- **READING PASSAGE**
::::
Objective: Report the efficacious use of stellate ganglion blocks (SGBs) in treating the anxiety symptoms of four patients diagnosed with combat-related post-traumatic stress disorder (PTSD) and discuss possible mechanisms of action to explain these findings.
Background: Successful treatment of PTSD with SGB has been demonstrated and reported previously at Walter Reed Army Medical Center. An identical protocol was used at Tripler Army Medical Center to treat four service members diagnosed with combat-related PTSD.
Methods: All patients reported received an SGB on the right side at the level of C6. The patient's PTSD symptoms were evaluated using the Post-traumatic Stress Disorder Checklist (PCL). This checklist was distributed one day before treatment and again the day following treatment. The patients were also given the PCL at subsequent follow-up visits to quantify sustained benefit.
Results: SGB showed acute benefit for the symptoms of PTSD by markedly reduced PCL scores after the procedure. Benefits were also sustained during close outpatient follow-up.
Conclusion: Selective blockade of the right stellate ganglion at C6 is a minimally invasive procedure with an excellent safety profile that may provide sustained relief of PTSD symptoms. The procedure may also provide benefit for those who are resistant to psychotropic intervention.
::::
- **RECORDS SHOWN**
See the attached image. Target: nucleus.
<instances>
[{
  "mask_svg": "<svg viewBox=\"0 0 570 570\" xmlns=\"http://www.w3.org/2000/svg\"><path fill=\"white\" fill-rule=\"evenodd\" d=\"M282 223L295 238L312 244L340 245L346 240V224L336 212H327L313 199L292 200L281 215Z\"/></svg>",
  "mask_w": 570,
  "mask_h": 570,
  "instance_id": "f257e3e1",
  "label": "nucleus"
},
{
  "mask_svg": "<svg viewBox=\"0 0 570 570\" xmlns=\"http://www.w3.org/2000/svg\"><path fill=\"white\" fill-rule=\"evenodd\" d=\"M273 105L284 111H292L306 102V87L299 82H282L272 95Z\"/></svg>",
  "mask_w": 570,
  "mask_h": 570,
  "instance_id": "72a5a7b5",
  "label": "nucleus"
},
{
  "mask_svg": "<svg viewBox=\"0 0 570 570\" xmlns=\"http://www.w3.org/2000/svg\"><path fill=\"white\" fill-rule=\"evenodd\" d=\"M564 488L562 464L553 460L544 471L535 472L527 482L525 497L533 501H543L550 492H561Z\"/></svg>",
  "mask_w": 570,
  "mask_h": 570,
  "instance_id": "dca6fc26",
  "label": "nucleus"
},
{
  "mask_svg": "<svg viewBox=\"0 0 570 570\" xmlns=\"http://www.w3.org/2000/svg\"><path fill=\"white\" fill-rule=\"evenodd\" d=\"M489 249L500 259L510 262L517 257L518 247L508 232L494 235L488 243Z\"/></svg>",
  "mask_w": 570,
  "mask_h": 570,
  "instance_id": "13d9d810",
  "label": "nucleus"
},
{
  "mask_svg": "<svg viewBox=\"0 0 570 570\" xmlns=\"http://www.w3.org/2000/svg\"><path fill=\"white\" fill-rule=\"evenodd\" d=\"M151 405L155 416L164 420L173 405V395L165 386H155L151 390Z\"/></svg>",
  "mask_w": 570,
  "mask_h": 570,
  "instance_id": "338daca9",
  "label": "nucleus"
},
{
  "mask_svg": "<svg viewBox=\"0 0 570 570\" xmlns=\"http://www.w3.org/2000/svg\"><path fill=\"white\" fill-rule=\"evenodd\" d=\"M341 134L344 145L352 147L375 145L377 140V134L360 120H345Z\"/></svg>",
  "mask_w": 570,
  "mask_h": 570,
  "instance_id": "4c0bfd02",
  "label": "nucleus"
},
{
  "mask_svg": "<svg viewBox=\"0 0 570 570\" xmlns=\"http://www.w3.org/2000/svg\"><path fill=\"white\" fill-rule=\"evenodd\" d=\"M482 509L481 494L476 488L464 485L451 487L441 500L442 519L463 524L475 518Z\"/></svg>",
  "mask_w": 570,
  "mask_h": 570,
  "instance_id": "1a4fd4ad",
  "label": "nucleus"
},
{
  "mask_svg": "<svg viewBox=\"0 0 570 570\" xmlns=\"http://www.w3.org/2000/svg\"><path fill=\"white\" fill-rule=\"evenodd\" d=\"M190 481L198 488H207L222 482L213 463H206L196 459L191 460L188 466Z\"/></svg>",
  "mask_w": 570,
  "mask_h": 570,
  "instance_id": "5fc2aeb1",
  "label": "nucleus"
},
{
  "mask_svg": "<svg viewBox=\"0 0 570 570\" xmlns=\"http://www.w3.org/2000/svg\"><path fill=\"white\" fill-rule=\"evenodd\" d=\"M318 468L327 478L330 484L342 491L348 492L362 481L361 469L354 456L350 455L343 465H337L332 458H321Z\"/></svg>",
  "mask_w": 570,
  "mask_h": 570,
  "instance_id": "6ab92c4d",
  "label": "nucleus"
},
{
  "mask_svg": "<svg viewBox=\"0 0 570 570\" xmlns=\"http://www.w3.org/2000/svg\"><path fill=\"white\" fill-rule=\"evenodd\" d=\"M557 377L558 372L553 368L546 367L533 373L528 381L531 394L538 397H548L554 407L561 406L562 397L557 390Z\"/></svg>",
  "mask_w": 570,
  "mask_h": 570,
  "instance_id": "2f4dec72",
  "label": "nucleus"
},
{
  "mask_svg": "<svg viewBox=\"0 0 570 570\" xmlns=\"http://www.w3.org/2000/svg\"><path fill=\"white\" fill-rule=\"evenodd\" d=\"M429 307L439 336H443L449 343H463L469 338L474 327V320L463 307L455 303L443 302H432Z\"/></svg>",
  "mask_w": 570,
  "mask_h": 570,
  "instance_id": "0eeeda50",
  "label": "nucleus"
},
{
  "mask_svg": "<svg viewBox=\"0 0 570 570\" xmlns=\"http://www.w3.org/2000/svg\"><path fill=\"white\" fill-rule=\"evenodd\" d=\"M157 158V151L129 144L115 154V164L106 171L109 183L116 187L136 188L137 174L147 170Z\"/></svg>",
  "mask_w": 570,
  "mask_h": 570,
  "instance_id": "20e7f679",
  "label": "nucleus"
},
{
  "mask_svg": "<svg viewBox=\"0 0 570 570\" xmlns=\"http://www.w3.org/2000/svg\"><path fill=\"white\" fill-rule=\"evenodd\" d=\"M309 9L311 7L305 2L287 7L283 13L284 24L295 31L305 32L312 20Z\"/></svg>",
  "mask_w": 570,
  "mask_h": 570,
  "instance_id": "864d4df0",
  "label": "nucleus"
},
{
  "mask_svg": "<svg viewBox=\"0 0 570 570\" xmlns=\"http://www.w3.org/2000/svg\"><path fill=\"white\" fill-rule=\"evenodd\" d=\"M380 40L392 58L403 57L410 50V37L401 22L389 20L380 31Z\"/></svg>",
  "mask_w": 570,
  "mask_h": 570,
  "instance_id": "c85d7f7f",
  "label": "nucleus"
::::
- **ACTIVITY A**
List every section heading used in the abstract on stellate ganglion blocks for PTSD above.
- **ACTIVITY B**
Answer these questions about the abstract on stellate ganglion blocks for PTSD above:
(i) At which medical center was the identical protocol used to treat the four service members?
(ii) On which side and at what level did all patients receive the block?
(iii) How does the conclusion describe the safety profile of the procedure?

- **RESPONSE BOX A**
Objective, Background, Methods, Results, Conclusion

- **RESPONSE BOX B**
(i) Tripler Army Medical Center
(ii) On the right side, at the level of C6
(iii) As excellent